** begin SUPPLIED MATERIAL **

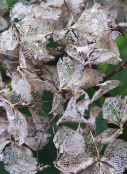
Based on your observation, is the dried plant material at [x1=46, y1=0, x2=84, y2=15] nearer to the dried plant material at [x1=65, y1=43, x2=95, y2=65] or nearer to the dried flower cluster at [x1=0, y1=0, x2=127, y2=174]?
the dried flower cluster at [x1=0, y1=0, x2=127, y2=174]

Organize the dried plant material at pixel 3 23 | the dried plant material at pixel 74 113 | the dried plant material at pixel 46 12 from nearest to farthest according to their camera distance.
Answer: the dried plant material at pixel 74 113, the dried plant material at pixel 46 12, the dried plant material at pixel 3 23

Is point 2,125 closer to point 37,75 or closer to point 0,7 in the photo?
point 37,75

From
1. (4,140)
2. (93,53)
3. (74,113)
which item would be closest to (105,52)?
(93,53)

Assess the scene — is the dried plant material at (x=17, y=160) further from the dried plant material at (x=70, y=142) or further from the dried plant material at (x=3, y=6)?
the dried plant material at (x=3, y=6)

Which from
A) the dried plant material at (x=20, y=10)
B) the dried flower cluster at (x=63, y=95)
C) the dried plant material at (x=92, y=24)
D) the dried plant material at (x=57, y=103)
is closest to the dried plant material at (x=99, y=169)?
the dried flower cluster at (x=63, y=95)

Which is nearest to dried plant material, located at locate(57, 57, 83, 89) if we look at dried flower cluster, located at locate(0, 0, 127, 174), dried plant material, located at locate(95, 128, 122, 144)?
dried flower cluster, located at locate(0, 0, 127, 174)

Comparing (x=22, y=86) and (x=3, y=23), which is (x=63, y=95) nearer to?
(x=22, y=86)
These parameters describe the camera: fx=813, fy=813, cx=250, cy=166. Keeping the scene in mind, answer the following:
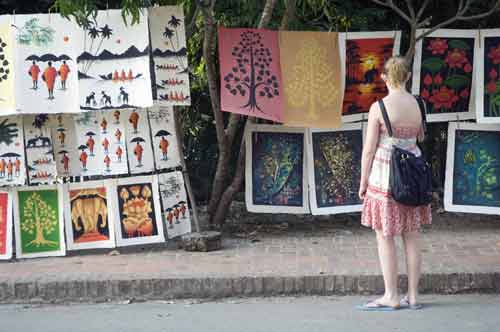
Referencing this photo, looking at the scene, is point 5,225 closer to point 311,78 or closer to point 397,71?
point 311,78

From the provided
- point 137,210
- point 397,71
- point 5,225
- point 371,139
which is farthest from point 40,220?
point 397,71

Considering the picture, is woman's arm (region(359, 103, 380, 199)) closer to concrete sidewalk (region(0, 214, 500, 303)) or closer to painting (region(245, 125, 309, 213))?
concrete sidewalk (region(0, 214, 500, 303))

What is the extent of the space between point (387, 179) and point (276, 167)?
2589 millimetres

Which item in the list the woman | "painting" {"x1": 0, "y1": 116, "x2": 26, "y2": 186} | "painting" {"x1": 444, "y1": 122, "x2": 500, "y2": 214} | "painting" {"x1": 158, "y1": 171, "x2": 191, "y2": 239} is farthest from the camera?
"painting" {"x1": 444, "y1": 122, "x2": 500, "y2": 214}

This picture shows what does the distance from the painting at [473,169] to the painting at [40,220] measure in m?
3.74

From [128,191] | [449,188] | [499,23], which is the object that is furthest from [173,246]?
[499,23]

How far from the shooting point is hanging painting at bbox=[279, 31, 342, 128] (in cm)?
755

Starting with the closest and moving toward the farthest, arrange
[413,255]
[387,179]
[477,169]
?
[387,179] → [413,255] → [477,169]

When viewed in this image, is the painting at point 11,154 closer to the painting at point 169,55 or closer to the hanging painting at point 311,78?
the painting at point 169,55

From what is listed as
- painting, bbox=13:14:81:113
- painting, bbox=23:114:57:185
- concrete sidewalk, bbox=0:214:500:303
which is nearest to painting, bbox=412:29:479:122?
concrete sidewalk, bbox=0:214:500:303

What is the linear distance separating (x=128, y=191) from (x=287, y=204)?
64.9 inches

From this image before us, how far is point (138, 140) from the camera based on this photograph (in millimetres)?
7344

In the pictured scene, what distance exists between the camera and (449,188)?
8070mm

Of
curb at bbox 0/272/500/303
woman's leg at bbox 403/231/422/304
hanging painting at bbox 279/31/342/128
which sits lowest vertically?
curb at bbox 0/272/500/303
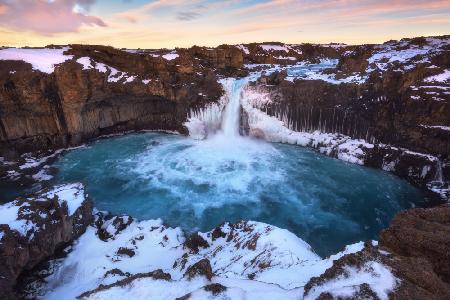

** end SUPPLIED MATERIAL **

Repeat word for word the lines from the one with "In the pictured" through the last of the lines above, leaving out any pictures.

- _SOLVED PROBLEM_
In the pictured scene, what distance exists between the camera and (449,188)?
8070mm

Of
curb at bbox 0/272/500/303
woman's leg at bbox 403/231/422/304
hanging painting at bbox 279/31/342/128
which sits lowest vertically?
curb at bbox 0/272/500/303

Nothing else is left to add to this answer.